DINO-X: A Unified Vision Model for Open-World Object Detection and Understanding - DeepDataSpace | Unleashing the Power of Cutting-Edge Computer Vision Technology

We present DINO-X, which is a unified object-centric vision model developed by IDEA Research with the best open-world object detection performance. To make long-tailed object detection easy, DINO-X extends its input options to support text prompt, visual prompt, and customized prompt. We develop a universal object prompt to support prompt-free open-world detection, making it possible to detect anything in an image without requiring users to provide any prompt. We have constructed a large-scale dataset with over 100 million high-quality grounding samples, referred to as Grounding-100M, for advancing the model's open-vocabulary detection performance. We also extend DINO-X to integrate multiple perception heads to simultaneously support multiple object perception and understanding tasks, including detection, segmentation, pose estimation, object captioning, object-based QA, etc. DINO-X encompasses two models:

DINO-X Pro: the most capable model with enhanced perception capabilities for various scenarios
DINO-X Edge: our efficient model optimized for faster inference speed and better suited for deployment on edge devices.

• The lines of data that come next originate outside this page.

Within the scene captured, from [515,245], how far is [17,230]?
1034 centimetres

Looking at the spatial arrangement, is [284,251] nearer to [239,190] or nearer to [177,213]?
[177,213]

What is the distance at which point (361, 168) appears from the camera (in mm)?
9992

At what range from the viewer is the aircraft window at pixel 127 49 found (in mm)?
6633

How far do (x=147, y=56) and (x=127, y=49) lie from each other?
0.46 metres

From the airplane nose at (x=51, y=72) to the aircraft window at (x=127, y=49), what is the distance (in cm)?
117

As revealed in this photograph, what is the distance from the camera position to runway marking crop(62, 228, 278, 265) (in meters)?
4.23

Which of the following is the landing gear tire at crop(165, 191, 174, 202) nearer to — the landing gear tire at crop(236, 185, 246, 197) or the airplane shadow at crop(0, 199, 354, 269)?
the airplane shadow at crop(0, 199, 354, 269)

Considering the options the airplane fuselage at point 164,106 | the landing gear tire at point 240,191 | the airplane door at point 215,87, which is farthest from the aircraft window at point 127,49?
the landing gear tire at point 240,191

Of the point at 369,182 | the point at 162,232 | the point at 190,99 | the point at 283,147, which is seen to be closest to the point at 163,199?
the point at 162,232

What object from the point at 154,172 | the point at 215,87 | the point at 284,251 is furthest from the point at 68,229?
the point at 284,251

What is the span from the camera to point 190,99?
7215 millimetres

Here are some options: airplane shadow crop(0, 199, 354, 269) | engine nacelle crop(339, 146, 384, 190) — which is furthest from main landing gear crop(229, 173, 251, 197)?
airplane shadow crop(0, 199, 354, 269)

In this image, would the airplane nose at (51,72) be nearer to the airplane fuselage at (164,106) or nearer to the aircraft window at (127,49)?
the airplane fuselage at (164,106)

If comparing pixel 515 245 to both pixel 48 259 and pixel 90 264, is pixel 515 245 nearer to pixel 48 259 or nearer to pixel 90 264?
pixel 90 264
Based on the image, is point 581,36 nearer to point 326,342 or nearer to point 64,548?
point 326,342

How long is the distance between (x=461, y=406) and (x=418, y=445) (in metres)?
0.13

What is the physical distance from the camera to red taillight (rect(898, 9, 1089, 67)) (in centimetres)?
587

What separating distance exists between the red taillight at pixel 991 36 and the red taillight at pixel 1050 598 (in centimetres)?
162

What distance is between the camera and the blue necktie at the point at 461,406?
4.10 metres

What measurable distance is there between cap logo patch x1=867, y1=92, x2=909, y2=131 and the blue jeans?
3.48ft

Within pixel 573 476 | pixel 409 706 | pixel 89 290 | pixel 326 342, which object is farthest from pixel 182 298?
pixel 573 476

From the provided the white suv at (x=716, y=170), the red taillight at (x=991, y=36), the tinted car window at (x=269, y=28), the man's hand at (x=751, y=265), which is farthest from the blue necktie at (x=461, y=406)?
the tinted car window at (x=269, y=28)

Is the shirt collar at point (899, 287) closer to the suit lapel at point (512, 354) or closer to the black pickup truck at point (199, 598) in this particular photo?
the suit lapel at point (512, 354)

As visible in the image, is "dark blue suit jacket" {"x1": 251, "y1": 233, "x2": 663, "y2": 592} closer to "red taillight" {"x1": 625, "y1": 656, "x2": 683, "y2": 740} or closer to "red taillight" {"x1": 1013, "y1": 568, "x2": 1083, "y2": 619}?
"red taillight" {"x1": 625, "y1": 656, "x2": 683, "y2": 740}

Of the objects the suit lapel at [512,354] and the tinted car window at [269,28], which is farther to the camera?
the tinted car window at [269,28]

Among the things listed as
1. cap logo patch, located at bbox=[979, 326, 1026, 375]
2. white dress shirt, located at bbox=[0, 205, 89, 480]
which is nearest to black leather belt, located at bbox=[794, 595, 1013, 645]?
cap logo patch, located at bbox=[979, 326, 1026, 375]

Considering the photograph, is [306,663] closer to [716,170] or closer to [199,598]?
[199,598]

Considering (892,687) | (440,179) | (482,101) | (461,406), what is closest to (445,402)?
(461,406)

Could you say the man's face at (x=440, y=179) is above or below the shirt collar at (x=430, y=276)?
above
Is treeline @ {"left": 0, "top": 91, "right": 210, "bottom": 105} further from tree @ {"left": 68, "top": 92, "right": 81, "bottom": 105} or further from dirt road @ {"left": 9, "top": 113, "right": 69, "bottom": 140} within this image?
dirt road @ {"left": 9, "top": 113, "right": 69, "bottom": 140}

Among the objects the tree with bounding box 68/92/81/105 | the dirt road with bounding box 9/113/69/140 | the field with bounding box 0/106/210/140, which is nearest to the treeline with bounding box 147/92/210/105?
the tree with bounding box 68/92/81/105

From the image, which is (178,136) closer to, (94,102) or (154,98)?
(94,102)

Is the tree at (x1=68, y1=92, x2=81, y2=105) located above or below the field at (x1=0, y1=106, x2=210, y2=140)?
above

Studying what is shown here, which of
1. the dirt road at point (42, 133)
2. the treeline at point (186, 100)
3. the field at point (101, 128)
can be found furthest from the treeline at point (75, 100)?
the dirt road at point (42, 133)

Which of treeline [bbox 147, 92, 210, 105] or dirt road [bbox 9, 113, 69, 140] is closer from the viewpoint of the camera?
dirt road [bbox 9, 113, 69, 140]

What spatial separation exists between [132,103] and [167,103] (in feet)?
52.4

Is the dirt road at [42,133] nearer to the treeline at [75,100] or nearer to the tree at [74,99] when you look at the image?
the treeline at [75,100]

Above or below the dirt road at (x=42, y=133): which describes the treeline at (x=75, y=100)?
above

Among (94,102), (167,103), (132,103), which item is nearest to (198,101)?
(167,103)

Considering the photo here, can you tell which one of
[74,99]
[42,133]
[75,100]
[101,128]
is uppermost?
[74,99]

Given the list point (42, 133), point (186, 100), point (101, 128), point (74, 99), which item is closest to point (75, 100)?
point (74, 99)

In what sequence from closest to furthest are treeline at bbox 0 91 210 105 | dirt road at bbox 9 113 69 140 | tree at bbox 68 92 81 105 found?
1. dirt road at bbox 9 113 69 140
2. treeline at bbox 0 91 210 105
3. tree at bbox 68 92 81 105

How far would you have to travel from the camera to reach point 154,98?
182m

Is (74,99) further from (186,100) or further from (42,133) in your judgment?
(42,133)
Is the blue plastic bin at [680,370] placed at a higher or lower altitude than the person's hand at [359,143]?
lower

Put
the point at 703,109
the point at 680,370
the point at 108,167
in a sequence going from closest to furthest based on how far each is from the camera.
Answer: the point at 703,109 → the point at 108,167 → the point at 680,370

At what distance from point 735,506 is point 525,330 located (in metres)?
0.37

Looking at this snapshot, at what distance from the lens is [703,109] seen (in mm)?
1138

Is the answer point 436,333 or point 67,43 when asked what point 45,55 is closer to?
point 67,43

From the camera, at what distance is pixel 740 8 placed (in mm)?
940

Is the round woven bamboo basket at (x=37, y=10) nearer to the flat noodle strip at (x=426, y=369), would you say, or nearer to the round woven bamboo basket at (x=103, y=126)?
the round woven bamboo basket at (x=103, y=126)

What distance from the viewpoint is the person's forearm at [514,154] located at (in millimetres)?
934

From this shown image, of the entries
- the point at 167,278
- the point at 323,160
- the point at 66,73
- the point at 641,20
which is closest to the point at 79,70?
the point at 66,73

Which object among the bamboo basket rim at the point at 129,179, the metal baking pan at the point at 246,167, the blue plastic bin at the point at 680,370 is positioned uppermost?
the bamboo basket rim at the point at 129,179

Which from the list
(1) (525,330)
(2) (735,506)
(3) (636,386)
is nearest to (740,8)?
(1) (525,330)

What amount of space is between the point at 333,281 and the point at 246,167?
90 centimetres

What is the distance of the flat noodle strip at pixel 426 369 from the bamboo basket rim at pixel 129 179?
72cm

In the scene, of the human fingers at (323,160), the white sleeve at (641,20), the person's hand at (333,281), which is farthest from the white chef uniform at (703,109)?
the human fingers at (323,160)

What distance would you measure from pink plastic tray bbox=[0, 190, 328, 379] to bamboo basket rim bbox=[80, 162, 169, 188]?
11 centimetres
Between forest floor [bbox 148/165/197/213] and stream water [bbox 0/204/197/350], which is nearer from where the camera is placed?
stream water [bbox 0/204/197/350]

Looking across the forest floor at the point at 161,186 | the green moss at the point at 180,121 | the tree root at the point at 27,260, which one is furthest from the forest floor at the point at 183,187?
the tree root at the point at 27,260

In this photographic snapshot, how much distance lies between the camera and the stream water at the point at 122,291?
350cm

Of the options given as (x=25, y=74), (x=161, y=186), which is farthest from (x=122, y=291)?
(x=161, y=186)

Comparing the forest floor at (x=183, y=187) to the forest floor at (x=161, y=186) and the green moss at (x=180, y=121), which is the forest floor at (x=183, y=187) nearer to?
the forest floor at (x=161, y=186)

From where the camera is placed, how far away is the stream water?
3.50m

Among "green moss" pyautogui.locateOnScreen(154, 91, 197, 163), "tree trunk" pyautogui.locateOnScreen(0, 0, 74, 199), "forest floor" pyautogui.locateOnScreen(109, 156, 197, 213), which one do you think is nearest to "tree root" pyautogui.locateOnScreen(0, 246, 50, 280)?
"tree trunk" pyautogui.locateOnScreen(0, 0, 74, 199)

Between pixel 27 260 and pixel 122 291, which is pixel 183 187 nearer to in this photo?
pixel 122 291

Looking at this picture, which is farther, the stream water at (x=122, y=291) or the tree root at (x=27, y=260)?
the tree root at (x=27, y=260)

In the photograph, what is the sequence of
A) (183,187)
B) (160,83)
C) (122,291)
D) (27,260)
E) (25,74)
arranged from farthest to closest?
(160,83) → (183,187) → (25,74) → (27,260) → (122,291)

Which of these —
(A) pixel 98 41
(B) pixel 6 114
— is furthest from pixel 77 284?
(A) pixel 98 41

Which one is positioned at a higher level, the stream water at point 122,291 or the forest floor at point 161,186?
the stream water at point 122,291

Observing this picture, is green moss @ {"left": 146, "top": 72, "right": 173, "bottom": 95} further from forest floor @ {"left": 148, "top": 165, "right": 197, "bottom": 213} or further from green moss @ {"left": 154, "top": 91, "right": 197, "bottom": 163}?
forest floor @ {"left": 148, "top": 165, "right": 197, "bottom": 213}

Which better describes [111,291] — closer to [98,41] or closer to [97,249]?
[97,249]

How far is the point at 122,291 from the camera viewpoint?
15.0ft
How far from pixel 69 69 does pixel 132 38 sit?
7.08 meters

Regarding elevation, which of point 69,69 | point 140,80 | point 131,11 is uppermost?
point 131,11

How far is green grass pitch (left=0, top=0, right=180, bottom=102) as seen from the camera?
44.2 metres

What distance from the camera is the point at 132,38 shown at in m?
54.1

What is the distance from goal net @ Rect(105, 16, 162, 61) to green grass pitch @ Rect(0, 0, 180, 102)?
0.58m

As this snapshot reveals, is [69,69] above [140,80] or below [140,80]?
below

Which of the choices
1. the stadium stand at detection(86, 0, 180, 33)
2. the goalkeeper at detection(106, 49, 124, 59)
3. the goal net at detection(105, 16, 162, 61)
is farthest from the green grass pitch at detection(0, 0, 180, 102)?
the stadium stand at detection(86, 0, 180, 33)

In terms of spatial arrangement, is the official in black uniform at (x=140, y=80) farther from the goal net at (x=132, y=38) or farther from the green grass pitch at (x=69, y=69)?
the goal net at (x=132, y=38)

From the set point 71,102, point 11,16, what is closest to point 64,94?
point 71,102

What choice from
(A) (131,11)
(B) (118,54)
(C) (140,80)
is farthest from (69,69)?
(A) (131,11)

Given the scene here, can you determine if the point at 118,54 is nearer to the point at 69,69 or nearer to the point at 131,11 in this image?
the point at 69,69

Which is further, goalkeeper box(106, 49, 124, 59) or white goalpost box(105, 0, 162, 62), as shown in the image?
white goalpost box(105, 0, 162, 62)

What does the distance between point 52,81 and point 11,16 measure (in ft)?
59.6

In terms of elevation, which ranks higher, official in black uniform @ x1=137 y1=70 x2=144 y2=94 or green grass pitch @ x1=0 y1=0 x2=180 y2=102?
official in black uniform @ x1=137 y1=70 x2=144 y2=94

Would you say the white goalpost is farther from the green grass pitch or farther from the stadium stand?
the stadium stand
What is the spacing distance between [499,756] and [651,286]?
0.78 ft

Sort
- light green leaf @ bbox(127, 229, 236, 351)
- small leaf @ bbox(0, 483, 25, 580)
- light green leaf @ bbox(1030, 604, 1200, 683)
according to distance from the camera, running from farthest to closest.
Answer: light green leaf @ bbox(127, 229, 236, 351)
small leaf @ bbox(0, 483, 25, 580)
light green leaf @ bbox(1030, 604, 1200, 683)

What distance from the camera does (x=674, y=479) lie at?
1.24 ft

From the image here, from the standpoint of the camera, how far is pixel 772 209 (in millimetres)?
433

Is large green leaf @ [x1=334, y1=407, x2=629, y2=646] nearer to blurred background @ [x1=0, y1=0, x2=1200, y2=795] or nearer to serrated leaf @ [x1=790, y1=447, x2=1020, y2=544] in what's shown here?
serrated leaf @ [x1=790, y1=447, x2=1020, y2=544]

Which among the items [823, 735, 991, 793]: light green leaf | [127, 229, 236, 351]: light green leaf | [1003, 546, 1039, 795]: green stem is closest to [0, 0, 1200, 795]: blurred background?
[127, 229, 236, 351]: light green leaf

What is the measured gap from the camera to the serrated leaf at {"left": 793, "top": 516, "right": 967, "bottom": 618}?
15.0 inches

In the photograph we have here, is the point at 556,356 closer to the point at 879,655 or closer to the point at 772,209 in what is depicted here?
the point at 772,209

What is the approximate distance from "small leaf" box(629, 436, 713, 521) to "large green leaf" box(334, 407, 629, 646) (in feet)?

Figure 1: DINO-X supports various pratical applications

Model Architecture

DINO-X Overall Framework

We present the overall framework of DINO-X in the following image: DINO-X can accept text prompts, visual prompts, and customized prompts as input, and it can generate representations at various semantic levels, including bounding boxes, segmentation masks, pose keypoints, and object captions.

Figure 2: Overall framework of DINO-X

DINO-X Language Head Design

We present the detailed design of the language head in DINO-X in Figure 3. It involves using a frozen DINO-X to extract object tokens, and a linear projection aligns its dimensions with the text embeddings. The lightweight language decoder then integrates these object and task tokens to generate response outputs in an autoregressive manner. The task tokens equip the language decoder with the capability of tackling different tasks.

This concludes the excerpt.